[Saved entries]
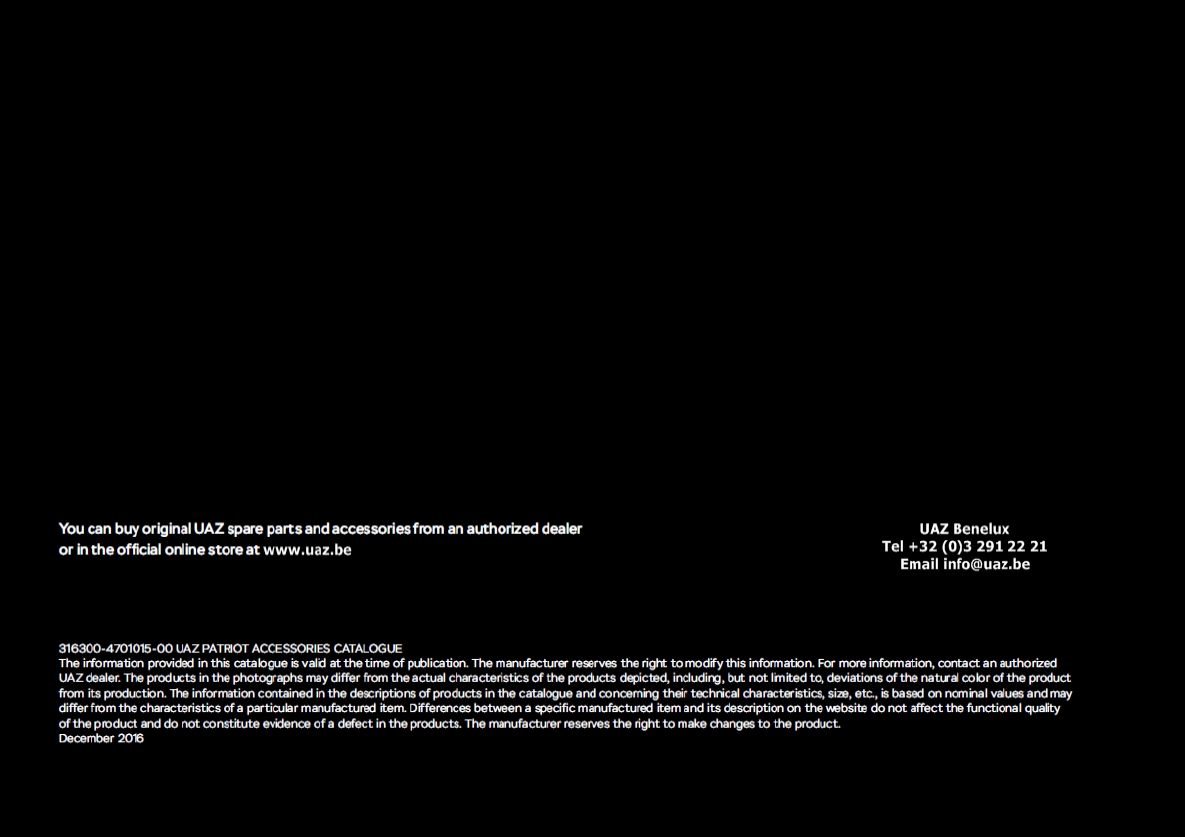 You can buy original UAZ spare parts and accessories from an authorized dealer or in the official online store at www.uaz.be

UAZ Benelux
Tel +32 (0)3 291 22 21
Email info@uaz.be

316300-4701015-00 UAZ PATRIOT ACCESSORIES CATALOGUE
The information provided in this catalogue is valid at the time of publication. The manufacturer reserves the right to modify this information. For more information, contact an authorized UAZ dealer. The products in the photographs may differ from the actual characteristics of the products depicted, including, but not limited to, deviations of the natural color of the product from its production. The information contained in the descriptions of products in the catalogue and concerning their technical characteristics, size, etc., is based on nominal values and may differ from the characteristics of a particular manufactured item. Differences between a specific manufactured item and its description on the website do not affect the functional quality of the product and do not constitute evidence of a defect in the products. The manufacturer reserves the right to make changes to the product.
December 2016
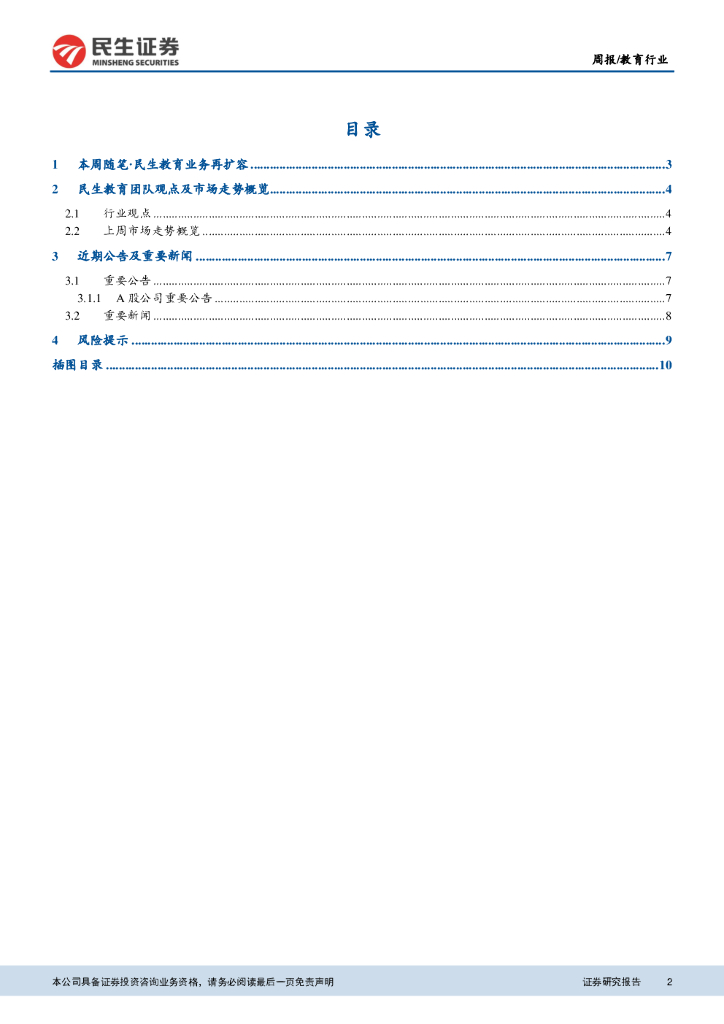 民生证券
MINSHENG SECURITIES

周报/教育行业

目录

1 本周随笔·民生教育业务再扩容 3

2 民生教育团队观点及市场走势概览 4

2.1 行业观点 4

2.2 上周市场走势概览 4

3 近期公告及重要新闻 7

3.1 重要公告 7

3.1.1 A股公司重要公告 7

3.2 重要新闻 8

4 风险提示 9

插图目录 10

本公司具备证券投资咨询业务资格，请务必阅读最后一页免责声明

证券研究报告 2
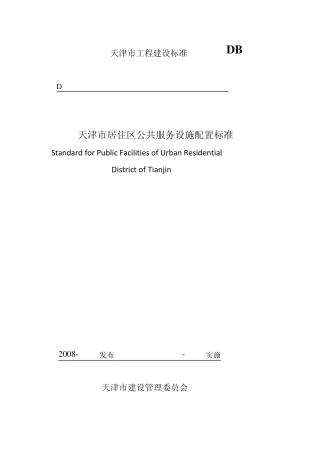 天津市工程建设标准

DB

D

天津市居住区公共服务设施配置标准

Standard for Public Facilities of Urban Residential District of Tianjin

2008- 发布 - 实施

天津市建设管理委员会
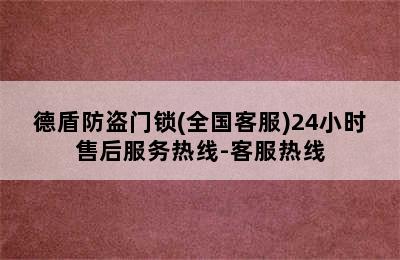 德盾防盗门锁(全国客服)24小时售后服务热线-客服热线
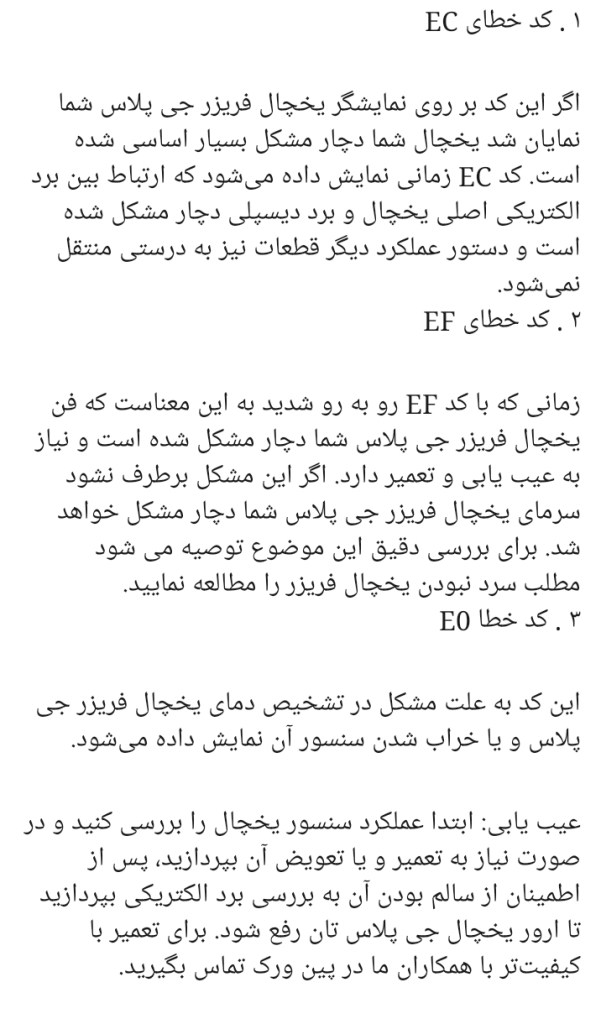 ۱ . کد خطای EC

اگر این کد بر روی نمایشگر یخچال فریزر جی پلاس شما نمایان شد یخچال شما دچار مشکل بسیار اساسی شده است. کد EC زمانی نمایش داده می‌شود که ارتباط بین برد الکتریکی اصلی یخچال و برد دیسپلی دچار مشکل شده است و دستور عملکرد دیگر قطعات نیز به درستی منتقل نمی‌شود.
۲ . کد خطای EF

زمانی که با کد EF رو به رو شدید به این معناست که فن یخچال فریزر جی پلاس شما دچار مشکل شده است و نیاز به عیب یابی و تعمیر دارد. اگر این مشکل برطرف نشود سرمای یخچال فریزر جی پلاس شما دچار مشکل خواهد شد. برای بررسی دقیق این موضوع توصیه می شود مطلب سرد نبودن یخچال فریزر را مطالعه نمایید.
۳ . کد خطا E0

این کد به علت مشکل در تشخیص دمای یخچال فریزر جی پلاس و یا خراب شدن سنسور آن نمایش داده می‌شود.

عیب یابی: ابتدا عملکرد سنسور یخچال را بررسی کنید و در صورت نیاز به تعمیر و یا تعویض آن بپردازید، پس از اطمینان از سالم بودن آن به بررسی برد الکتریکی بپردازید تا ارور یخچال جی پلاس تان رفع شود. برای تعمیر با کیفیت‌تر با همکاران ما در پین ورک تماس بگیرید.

--

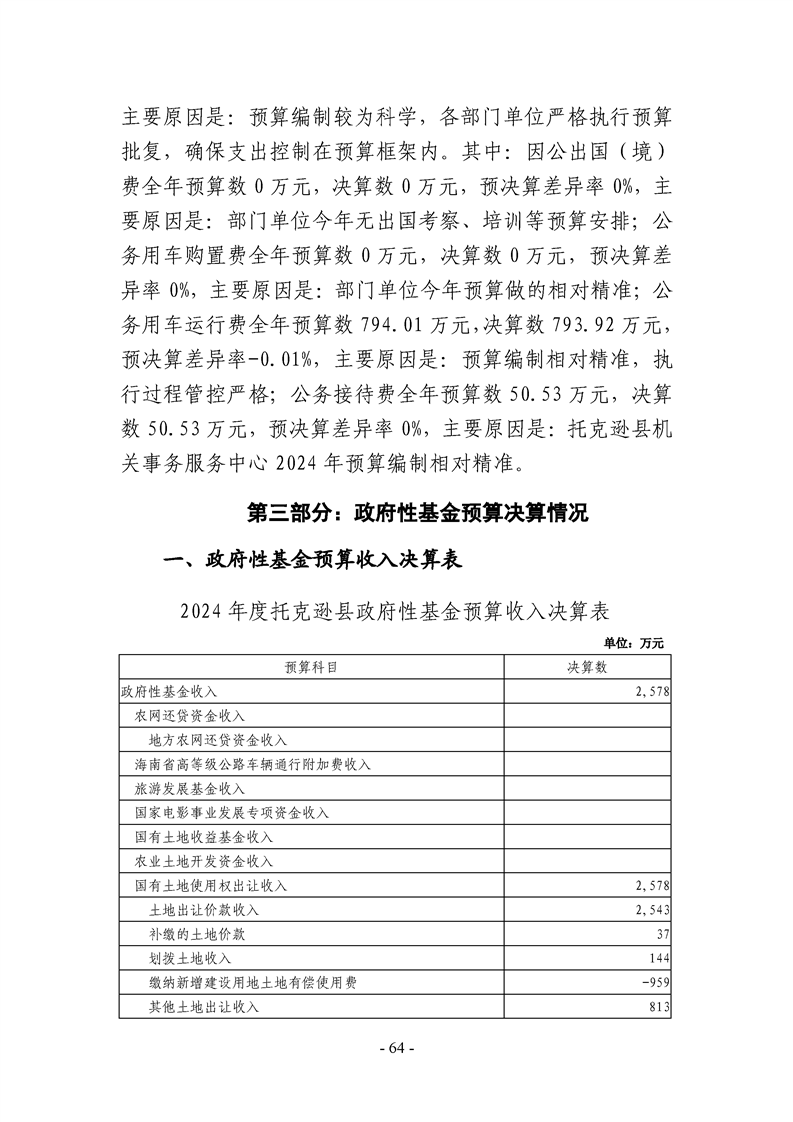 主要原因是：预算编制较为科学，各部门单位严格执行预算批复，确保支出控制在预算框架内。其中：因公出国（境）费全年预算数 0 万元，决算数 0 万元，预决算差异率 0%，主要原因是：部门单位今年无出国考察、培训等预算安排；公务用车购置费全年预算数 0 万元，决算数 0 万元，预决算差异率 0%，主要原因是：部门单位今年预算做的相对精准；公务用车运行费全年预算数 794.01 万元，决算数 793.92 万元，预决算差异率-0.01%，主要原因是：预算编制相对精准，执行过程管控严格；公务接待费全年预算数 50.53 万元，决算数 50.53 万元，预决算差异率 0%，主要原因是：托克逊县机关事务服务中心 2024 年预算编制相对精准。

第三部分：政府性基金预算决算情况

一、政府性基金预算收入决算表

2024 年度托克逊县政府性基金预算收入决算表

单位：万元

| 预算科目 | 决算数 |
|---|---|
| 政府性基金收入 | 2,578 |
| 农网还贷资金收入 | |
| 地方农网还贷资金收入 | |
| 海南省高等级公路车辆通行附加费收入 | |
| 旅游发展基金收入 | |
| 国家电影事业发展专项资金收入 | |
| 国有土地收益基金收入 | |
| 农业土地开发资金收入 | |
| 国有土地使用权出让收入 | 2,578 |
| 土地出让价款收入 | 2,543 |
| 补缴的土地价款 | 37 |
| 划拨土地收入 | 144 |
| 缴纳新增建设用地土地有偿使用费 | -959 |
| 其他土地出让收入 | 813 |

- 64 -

---

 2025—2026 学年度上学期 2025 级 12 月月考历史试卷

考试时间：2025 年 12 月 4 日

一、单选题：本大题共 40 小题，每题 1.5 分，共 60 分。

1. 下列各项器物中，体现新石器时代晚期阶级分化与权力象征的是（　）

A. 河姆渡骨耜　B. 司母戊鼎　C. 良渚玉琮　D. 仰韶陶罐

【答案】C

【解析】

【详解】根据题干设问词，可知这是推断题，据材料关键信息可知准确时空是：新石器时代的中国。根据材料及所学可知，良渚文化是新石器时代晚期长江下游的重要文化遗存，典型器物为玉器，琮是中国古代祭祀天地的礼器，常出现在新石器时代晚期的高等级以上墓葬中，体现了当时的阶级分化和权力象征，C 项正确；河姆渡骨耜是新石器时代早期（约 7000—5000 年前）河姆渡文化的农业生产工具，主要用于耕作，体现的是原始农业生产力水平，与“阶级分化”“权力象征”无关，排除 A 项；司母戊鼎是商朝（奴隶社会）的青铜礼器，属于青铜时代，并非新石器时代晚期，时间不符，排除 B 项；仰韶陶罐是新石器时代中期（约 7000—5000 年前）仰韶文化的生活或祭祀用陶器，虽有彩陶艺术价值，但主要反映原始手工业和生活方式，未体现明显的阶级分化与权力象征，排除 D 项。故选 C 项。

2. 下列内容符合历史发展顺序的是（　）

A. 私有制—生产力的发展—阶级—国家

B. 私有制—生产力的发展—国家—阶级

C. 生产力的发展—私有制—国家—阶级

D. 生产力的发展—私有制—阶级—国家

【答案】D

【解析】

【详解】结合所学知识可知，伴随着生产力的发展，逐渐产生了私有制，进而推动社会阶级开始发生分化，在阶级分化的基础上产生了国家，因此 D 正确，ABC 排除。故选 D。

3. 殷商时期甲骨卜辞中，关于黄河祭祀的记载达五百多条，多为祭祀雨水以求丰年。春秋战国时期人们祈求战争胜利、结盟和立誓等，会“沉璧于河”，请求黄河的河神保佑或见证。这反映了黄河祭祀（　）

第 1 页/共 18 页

# The problem
Reply with the number of lines in the data above that contain "نمایش", and with nothing else.

# Answer space
2